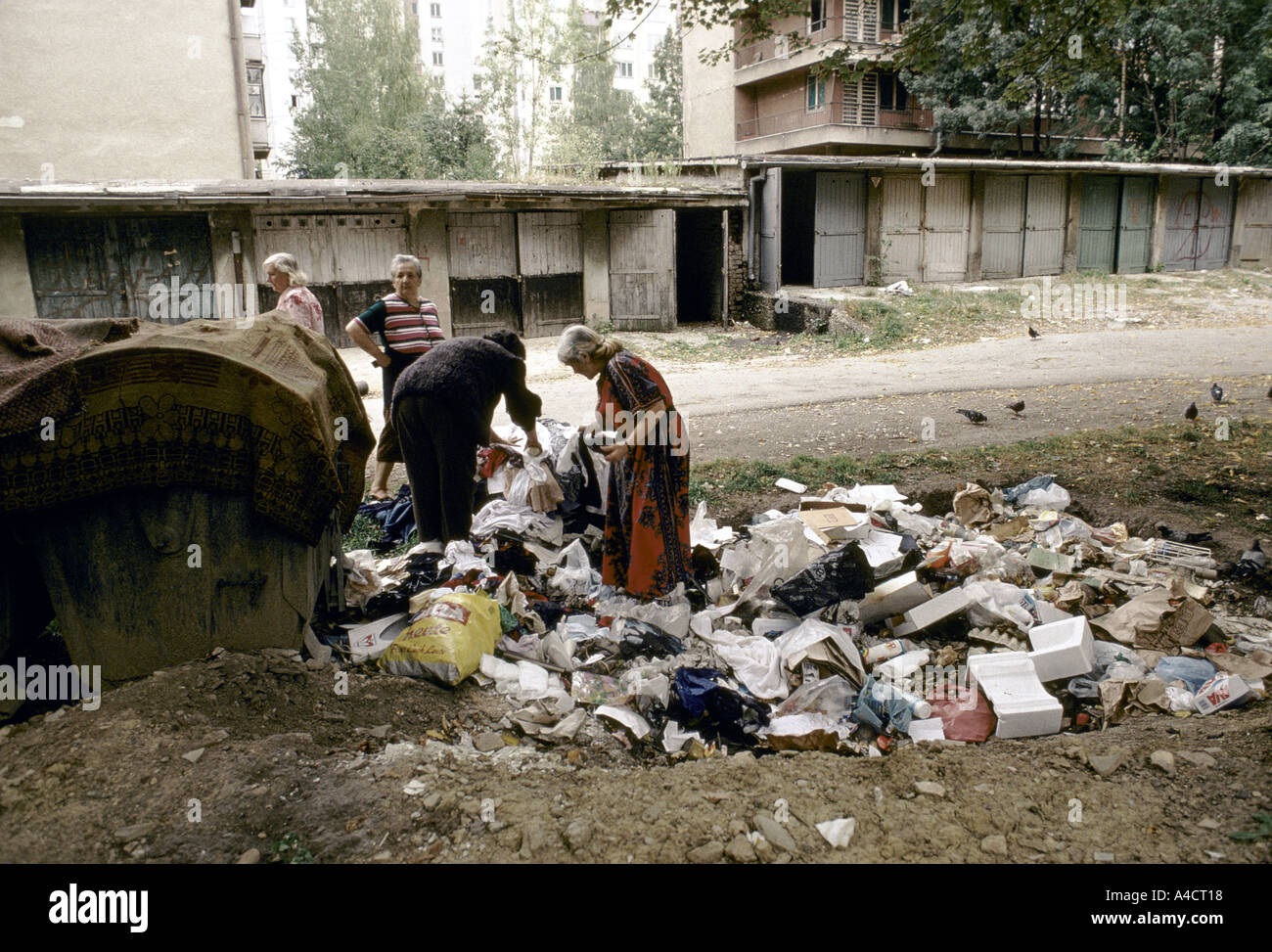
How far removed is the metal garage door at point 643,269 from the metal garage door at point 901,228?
5539mm

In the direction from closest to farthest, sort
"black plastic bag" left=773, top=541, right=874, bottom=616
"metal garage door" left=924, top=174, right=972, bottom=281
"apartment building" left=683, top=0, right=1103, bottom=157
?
"black plastic bag" left=773, top=541, right=874, bottom=616, "metal garage door" left=924, top=174, right=972, bottom=281, "apartment building" left=683, top=0, right=1103, bottom=157

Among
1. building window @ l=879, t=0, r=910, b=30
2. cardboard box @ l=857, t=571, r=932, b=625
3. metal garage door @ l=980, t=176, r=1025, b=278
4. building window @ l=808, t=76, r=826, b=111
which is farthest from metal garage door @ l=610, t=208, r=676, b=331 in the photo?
building window @ l=879, t=0, r=910, b=30

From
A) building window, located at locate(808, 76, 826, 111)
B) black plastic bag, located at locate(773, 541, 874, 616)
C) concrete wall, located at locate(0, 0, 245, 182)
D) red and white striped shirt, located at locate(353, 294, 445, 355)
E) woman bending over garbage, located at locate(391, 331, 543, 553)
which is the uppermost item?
building window, located at locate(808, 76, 826, 111)

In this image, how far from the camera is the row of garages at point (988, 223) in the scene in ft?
61.7

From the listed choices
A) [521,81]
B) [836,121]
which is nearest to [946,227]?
[836,121]

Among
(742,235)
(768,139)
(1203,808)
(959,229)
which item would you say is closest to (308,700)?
(1203,808)

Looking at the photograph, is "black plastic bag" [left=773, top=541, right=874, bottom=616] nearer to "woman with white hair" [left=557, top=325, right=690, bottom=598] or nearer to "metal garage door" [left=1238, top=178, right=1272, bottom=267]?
"woman with white hair" [left=557, top=325, right=690, bottom=598]

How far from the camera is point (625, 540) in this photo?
4797mm

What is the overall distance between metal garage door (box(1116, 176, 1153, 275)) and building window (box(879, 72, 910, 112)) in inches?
364

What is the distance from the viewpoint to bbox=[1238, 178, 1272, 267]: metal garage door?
24.2 metres

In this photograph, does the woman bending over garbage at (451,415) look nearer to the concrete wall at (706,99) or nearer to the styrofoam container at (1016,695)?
the styrofoam container at (1016,695)

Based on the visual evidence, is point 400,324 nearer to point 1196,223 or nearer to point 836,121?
point 1196,223

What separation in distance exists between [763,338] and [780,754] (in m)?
13.5

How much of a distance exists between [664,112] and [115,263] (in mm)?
32919
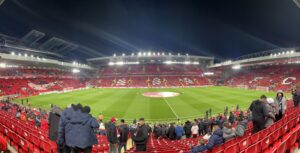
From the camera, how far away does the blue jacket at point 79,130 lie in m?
4.45

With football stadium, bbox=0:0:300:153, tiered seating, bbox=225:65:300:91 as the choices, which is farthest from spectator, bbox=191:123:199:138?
tiered seating, bbox=225:65:300:91

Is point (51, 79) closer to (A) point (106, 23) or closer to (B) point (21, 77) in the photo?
(B) point (21, 77)

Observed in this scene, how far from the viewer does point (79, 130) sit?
446 cm

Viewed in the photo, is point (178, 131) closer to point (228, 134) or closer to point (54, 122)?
point (228, 134)

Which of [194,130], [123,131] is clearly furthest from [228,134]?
[194,130]

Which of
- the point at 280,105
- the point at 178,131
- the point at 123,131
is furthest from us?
the point at 178,131

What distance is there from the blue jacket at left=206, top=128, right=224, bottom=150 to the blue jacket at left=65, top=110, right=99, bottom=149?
307 cm

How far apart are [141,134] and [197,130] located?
7410mm

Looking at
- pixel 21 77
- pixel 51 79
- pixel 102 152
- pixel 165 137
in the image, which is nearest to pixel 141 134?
pixel 102 152

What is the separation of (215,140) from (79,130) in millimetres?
3586

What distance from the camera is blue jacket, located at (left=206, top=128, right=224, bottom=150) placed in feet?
17.7

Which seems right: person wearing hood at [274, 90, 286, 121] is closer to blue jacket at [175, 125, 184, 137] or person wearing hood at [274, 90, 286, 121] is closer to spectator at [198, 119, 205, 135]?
blue jacket at [175, 125, 184, 137]

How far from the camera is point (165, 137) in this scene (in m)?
12.6

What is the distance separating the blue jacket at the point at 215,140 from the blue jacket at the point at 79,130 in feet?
10.1
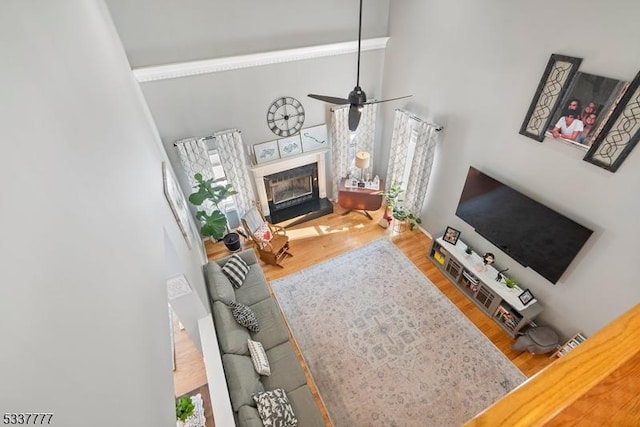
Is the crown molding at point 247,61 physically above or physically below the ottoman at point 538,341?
above

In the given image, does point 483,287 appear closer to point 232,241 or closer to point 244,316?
point 244,316

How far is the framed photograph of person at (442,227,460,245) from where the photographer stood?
4.95 metres

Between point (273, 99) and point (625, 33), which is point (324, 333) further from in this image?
point (625, 33)

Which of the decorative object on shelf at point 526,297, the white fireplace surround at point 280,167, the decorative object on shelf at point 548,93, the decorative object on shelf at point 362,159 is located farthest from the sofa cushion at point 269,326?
the decorative object on shelf at point 548,93

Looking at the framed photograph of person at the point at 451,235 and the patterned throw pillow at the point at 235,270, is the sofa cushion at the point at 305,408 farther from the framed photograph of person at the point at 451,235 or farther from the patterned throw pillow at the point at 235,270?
the framed photograph of person at the point at 451,235

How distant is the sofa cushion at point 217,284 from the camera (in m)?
4.03

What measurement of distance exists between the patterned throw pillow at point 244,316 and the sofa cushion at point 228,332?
5 centimetres

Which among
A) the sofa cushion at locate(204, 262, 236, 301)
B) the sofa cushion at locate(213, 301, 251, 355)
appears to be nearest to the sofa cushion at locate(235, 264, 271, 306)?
the sofa cushion at locate(204, 262, 236, 301)

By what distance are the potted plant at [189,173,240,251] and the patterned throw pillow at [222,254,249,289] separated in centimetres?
80

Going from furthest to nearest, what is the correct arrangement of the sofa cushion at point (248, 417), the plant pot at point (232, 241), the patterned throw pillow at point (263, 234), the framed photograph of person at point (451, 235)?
the plant pot at point (232, 241)
the patterned throw pillow at point (263, 234)
the framed photograph of person at point (451, 235)
the sofa cushion at point (248, 417)

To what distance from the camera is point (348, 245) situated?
19.1ft

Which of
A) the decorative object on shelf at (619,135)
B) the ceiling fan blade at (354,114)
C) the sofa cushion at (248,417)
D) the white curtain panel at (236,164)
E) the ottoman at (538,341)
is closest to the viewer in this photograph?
the decorative object on shelf at (619,135)

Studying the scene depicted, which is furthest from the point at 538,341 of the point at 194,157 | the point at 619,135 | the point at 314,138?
the point at 194,157

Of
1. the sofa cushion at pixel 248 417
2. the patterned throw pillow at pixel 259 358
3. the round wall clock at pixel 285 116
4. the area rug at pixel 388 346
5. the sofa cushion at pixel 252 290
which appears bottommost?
the area rug at pixel 388 346
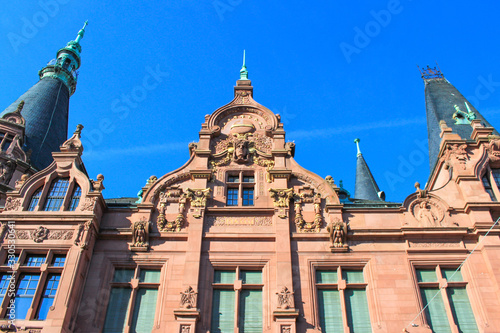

### The exercise
Reproduce all of the entries above word for word, but leave out the pictures.

### Exercise result
How far removed is the metal garage door at point 643,269 from the metal garage door at point 901,228?
5539mm

In the direction from closest to farthest, sort
"black plastic bag" left=773, top=541, right=874, bottom=616
"metal garage door" left=924, top=174, right=972, bottom=281
"apartment building" left=683, top=0, right=1103, bottom=157
?
"black plastic bag" left=773, top=541, right=874, bottom=616, "metal garage door" left=924, top=174, right=972, bottom=281, "apartment building" left=683, top=0, right=1103, bottom=157

Among
1. building window @ l=879, t=0, r=910, b=30
2. cardboard box @ l=857, t=571, r=932, b=625
3. metal garage door @ l=980, t=176, r=1025, b=278
4. building window @ l=808, t=76, r=826, b=111
which is farthest from metal garage door @ l=610, t=208, r=676, b=331 in the photo?
building window @ l=879, t=0, r=910, b=30

From
A) building window, located at locate(808, 76, 826, 111)
B) black plastic bag, located at locate(773, 541, 874, 616)
C) concrete wall, located at locate(0, 0, 245, 182)
D) red and white striped shirt, located at locate(353, 294, 445, 355)
E) woman bending over garbage, located at locate(391, 331, 543, 553)
which is the uppermost item?
building window, located at locate(808, 76, 826, 111)

In this image, how far from the camera is the row of garages at point (988, 223) in the scene in ft?
61.7

From the listed choices
A) [521,81]
B) [836,121]
which is nearest to [946,227]?
[836,121]

Among
(742,235)
(768,139)
(1203,808)
(959,229)
which item would you say is closest to (308,700)?
(1203,808)

Looking at the photograph, is "black plastic bag" [left=773, top=541, right=874, bottom=616] nearer to "woman with white hair" [left=557, top=325, right=690, bottom=598] or nearer to "metal garage door" [left=1238, top=178, right=1272, bottom=267]?
"woman with white hair" [left=557, top=325, right=690, bottom=598]

How far from the camera is point (625, 540) in this photo?
4797mm

What is the overall distance between metal garage door (box(1116, 176, 1153, 275)) and building window (box(879, 72, 910, 112)) in inches?
364

What is the distance from the viewpoint to bbox=[1238, 178, 1272, 267]: metal garage door?
24.2 metres

In this photograph, does the woman bending over garbage at (451,415) look nearer to the concrete wall at (706,99) or nearer to the styrofoam container at (1016,695)?
the styrofoam container at (1016,695)

Based on the visual evidence, is point 400,324 nearer to point 1196,223 or nearer to point 836,121?
point 1196,223

What separation in distance exists between [763,338] and [780,754] (in m)?
13.5

How much of a distance exists between [664,112] and [115,263] (in mm)?
32919
From the camera, how far away does the blue jacket at point 79,130 lie in m?
4.45

With football stadium, bbox=0:0:300:153, tiered seating, bbox=225:65:300:91 as the choices, which is farthest from spectator, bbox=191:123:199:138?
tiered seating, bbox=225:65:300:91

Is point (51, 79) closer to (A) point (106, 23) or closer to (B) point (21, 77) in the photo?
(B) point (21, 77)

Observed in this scene, how far from the viewer does point (79, 130) sit?
446 cm

Viewed in the photo, is point (178, 131) closer to point (228, 134) or closer to point (54, 122)?
point (228, 134)

Which of [194,130], [123,131] is clearly furthest from [228,134]?
[194,130]

Which of
- the point at 280,105
- the point at 178,131
- the point at 123,131
is furthest from us?
the point at 178,131

What distance is there from the blue jacket at left=206, top=128, right=224, bottom=150 to the blue jacket at left=65, top=110, right=99, bottom=149?
307 cm

How far apart are [141,134] and [197,130] located?
7410mm

Looking at
- pixel 21 77
- pixel 51 79
- pixel 102 152
- pixel 165 137
in the image, which is nearest to pixel 141 134?
pixel 102 152

What is the separation of (215,140) from (79,130) in millimetres?
3586

What distance from the camera is blue jacket, located at (left=206, top=128, right=224, bottom=150) placed in feet?
17.7

Which seems right: person wearing hood at [274, 90, 286, 121] is closer to blue jacket at [175, 125, 184, 137] or person wearing hood at [274, 90, 286, 121] is closer to spectator at [198, 119, 205, 135]?
blue jacket at [175, 125, 184, 137]

How far from the camera is point (165, 137) in this scene (in m)?
12.6

What is the distance separating the blue jacket at the point at 215,140 from the blue jacket at the point at 79,130 in feet?
10.1
Is the crown molding at point 247,61 physically above or physically below the ottoman at point 538,341?
above

In the given image, does point 483,287 appear closer to point 232,241 or closer to point 244,316?
point 244,316

How far is the framed photograph of person at (442,227,460,245) from where the photographer stood?
4.95 metres

Between point (273, 99) and point (625, 33), which is point (324, 333) further from in this image?
point (625, 33)

Which of the decorative object on shelf at point 526,297, the white fireplace surround at point 280,167, the decorative object on shelf at point 548,93, the decorative object on shelf at point 362,159 is located farthest from the sofa cushion at point 269,326?
the decorative object on shelf at point 548,93

Looking at the framed photograph of person at the point at 451,235 and the patterned throw pillow at the point at 235,270, is the sofa cushion at the point at 305,408 farther from the framed photograph of person at the point at 451,235 or farther from the patterned throw pillow at the point at 235,270?
the framed photograph of person at the point at 451,235

How distant is the sofa cushion at point 217,284 from the camera (in m)?
4.03

What measurement of distance exists between the patterned throw pillow at point 244,316 and the sofa cushion at point 228,332?
5 centimetres

Which among
A) the sofa cushion at locate(204, 262, 236, 301)
B) the sofa cushion at locate(213, 301, 251, 355)
appears to be nearest to the sofa cushion at locate(235, 264, 271, 306)?
the sofa cushion at locate(204, 262, 236, 301)

By what distance are the potted plant at [189,173,240,251] and the patterned throw pillow at [222,254,249,289] separated in centimetres?
80

Going from furthest to nearest, what is the correct arrangement of the sofa cushion at point (248, 417), the plant pot at point (232, 241), the patterned throw pillow at point (263, 234), the framed photograph of person at point (451, 235)?
the plant pot at point (232, 241)
the patterned throw pillow at point (263, 234)
the framed photograph of person at point (451, 235)
the sofa cushion at point (248, 417)

To what distance from the camera is point (348, 245) situated?
19.1ft

Which of
A) the decorative object on shelf at (619,135)
B) the ceiling fan blade at (354,114)
C) the sofa cushion at (248,417)
D) the white curtain panel at (236,164)
E) the ottoman at (538,341)
is closest to the viewer in this photograph?
the decorative object on shelf at (619,135)

Studying the scene depicted, which is furthest from the point at 538,341 of the point at 194,157 | the point at 619,135 | the point at 314,138?
the point at 194,157

Of
1. the sofa cushion at pixel 248 417
2. the patterned throw pillow at pixel 259 358
3. the round wall clock at pixel 285 116
4. the area rug at pixel 388 346
5. the sofa cushion at pixel 252 290
which appears bottommost?
the area rug at pixel 388 346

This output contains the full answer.